We have determined that Governor Thompson should serve on our Board because of his extensive knowledge of the evolving healthcare industry and his unique experience with physicians, healthcare decision makers, and business executives nationwide regarding healthcare policy and improvements within the industry.

 

 

 

Stanton D. Anderson

 

Mr. Anderson was appointed to our Board in connection with our IPO in July 2013 and is the Chairman of the audit committee and a member of the compensation and nominating governance committee. Mr. Anderson resigned as a partner from the law firm McDermott Will & Emery in February 2008. He has served as Senior Counsel to the President and CEO of the U.S. Chamber of Commerce since 1997. While a partner at McDermott Will & Emery, Mr. Anderson served as Executive Vice President and Chief Legal Officer of the U.S. Chamber of Commerce (the “Chamber”). Mr. Anderson also oversaw the National Chamber Litigation Center, the public policy legal arm of the Chamber; the Institute for Legal Reform, a Chamber affiliate dedicated to restoring fairness, efficiency, and consistency to the U.S. civil justice system; and the Chamber’s Office of General Counsel. Mr. Anderson has been involved in national political affairs since 1972 where he managed a number of Republican conventions and served as Counsel to the Reagan-Bush Campaign in 1980. Mr. Anderson has received a number of Presidential appointments, including the President’s Advisory Committee on Trade Negotiations and the Presidential Commission on Personnel Interchange, and chaired the U.S. delegation to the United Nations Conference on New and Renewable Energy Resources in 1981. Mr. Anderson previously served on the Board of Trustees of two public companies, CB Richard Ellis, a national real estate company where he chaired the audit committee for a number of years, and Aegis Communications Group, where he chaired a number of Board committees, including the audit committee.
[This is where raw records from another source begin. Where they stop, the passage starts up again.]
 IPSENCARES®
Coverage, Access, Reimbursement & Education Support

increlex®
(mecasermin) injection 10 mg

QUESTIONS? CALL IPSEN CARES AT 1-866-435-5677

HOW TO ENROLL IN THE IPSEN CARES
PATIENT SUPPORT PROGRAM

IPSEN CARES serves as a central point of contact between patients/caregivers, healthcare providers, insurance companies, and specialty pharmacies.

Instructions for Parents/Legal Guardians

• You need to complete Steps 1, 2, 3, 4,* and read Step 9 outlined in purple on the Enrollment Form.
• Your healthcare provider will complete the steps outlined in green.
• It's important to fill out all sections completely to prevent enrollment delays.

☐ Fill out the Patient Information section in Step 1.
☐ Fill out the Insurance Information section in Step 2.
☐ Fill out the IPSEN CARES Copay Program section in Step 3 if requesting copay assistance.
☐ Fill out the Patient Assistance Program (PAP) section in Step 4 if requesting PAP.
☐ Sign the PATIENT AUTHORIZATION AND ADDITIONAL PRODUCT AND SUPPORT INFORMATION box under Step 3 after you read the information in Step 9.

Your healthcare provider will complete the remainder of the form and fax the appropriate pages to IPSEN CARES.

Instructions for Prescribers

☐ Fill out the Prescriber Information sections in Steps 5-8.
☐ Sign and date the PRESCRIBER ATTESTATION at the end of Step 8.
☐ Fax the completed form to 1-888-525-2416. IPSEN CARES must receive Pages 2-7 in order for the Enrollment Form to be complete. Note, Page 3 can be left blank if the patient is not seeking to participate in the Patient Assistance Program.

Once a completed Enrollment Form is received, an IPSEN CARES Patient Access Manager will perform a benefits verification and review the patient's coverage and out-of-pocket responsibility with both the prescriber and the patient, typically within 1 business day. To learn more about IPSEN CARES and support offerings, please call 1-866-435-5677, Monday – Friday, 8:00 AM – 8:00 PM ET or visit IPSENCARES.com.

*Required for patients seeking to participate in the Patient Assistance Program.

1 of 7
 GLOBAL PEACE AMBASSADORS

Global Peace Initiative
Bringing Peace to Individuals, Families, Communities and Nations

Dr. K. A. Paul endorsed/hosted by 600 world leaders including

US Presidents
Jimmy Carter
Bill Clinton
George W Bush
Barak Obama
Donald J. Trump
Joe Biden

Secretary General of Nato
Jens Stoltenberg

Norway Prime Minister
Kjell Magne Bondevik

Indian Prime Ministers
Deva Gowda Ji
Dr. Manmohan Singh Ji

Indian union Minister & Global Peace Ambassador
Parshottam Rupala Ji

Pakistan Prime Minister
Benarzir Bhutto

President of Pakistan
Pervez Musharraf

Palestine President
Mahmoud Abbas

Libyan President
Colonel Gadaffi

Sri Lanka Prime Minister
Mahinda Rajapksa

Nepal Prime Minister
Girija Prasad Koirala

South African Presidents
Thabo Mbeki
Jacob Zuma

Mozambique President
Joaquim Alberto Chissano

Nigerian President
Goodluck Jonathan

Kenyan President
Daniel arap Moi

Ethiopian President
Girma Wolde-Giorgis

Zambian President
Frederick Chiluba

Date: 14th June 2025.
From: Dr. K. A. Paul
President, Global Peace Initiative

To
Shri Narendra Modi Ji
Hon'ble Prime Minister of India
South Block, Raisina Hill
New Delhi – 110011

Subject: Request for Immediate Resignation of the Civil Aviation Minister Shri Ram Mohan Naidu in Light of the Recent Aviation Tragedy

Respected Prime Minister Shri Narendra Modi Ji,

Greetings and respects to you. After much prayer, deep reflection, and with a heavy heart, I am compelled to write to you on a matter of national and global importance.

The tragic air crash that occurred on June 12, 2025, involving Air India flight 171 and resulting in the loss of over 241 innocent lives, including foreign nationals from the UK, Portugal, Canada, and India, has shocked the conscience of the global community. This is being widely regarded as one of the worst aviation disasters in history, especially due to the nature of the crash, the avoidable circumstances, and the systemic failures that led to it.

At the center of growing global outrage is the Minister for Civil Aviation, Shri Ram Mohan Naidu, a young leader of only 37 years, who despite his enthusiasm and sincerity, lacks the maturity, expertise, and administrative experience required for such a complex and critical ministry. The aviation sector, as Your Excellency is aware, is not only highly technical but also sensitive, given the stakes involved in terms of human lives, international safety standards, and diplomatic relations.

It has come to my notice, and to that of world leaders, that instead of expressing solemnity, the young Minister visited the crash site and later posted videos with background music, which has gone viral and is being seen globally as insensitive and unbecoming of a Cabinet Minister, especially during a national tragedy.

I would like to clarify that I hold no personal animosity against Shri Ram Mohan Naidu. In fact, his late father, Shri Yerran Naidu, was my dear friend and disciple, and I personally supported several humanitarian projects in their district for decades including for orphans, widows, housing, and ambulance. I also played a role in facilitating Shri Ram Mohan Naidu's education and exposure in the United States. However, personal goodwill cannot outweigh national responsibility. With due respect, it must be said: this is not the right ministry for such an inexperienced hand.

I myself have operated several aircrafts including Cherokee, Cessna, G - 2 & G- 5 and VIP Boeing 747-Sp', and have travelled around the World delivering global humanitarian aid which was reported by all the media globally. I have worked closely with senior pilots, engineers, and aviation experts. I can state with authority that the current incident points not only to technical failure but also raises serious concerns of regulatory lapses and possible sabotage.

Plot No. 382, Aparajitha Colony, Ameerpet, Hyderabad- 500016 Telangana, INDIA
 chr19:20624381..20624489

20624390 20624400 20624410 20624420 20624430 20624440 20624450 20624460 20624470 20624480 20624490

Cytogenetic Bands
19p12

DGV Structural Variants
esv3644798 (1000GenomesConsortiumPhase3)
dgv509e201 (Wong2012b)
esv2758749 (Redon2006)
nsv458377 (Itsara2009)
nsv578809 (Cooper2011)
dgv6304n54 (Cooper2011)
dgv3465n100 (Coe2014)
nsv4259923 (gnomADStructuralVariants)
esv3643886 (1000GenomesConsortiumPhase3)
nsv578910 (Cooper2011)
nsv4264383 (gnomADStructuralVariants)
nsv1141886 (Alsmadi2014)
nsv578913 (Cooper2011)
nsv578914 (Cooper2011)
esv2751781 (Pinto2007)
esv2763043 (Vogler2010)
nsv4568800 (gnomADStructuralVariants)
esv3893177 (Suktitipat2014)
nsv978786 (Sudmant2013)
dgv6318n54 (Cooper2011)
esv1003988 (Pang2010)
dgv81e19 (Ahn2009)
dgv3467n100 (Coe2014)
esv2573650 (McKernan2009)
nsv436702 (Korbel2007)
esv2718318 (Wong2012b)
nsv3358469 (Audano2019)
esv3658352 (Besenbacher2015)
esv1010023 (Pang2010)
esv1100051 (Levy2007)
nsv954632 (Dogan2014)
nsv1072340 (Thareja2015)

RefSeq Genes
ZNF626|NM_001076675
Mr. Anderson graduated from Westmont College, where he was a Small College All-American basketball player, and received his law degree from Willamette University where he was a member of the Law Review.

 

 

 

 

 

We have determined that Mr. Anderson should serve on our Board because of his significant financial and legal experience, prior service as a member of the board of trustees of other public companies, and his familiarity with business policy.

 

 

 

Mark A. Baumgartner

 

Mr. Baumgartner was appointed to our Board in connection with our IPO in July 2013. Mr. Baumgartner is currently the Chief Credit Officer of B.C. Ziegler and Company (“Ziegler”) responsible for review of certain transactions underwritten by the firm for hospitals, senior living entities, churches, and charter schools, totaling approximately $3 billion annually. Prior to assuming the position of Chief Credit Officer in 2009, Mr. Baumgartner worked as an investment banker at Ziegler beginning in 1984. Over the next 25 years, he completed more than 150 public debt offerings in excess of $5 billion for hospital systems, clinics and senior living facilities across the country. During that time, Mr. Baumgartner’s investment banking activities have included mergers, acquisitions and financial advisory work as well as tax-exempt and taxable financings on a fixed variable or blended interest rate basis. Mr. Baumgartner has also had the opportunity to work on numerous strategic advisory transactions for healthcare providers involved in merging, acquiring or partnering with other healthcare entities. Mr. Baumgartner is a registered representative and registered principal and is a member of the Healthcare Financial Management Association. He earned a B.B.A. in finance from the University of Notre Dame.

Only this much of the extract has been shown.